**AIM OF THE TASK:**
In the article on the Wine Writer of the Year Award, where was the awards evening held?

**EXCERPTED PASSAGE:**
= Beginning of Section =
On the 22nd of November, Du Toitskloof Wines and Standard Bank awarded the first annual Wine Writer of the Year Award to Tim James. A prize of R30,000 was given for his critical piece on the impacts of climate change on the South African wine industry. The actual article is still under embargo, for the exclusivity of publishing houses.

Wine writers do not have it particularly easy. Their reputation as leaders of critical thought may proceed them, but the payment for the value they add is not always forthcoming. The South African wine industry is notoriously small. This can complicate the environment for those who wish to point out inconsistencies in the industry, who wish to be critical of cellars or appellations, or those who wish to push the envelope of free thought.

When one believes one’s work is not adjudicated without bias, is can be disheartening. There is nothing greater that shackles the creative-mind more, than the notion that independent opinion is stifled and that free thought goes uncelebrated. However, this slight negativity has been turned on its head by the ironclad vetting, strict auditing and administrative integrity of the Du Toitskloof Wines and Standard Bank Wine Writer of the Year Awards.

The awe was palpable at the awards evening, held on the 22nd of November at Terra Mare in Paarl. There was a relieved disbelief that Du Toitskloof Wines and Standard Bank, the convener and headline sponsor, had no knowledge of who the entrants were, until that night; that names were only given by the independent auditors PriceWaterhouseCoopers, to the PR agency, for invitational purposes only. Entrants were astounded by the organiser’s lack of inside information.

This is how it should be done. This allows that free thought and independent opinion to be just that, free and independent. The fervor with which PriceWaterhouseCoopers kept any details under lock-and-key rendered undue influence impossible.
= End of Section =
**MATERIAL PROVIDED:**
= Beginning of Section =
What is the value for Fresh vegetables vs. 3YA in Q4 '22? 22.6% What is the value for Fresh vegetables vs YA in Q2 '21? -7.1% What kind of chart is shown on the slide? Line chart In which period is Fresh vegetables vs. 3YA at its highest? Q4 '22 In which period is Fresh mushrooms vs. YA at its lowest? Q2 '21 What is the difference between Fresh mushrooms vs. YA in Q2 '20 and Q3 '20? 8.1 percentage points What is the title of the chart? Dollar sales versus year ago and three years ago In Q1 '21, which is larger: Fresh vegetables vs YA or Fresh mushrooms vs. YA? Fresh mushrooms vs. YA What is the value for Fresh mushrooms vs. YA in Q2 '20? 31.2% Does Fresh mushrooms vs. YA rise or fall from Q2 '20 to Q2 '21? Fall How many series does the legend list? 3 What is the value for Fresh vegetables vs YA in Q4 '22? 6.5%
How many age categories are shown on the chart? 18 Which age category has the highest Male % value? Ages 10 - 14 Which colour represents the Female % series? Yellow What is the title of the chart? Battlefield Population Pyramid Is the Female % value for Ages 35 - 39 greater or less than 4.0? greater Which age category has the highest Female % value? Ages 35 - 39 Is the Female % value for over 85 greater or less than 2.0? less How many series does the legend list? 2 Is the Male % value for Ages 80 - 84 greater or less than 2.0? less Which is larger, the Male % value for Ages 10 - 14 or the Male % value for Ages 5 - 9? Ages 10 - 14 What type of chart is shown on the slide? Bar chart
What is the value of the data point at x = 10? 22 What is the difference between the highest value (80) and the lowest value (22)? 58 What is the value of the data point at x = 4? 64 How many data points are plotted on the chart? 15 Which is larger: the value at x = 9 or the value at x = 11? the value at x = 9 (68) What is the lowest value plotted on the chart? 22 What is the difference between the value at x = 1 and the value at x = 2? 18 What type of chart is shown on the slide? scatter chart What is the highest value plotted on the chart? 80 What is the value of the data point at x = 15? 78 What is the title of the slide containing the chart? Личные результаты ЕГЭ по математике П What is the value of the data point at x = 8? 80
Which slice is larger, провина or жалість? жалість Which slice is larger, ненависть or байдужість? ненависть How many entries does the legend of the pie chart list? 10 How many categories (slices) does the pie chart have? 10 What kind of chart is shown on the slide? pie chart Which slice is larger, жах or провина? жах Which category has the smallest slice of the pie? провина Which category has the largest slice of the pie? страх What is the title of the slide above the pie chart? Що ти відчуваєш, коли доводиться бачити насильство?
= End of Section =
**COMPLETED TASK:**
At Terra Mare in Paarl.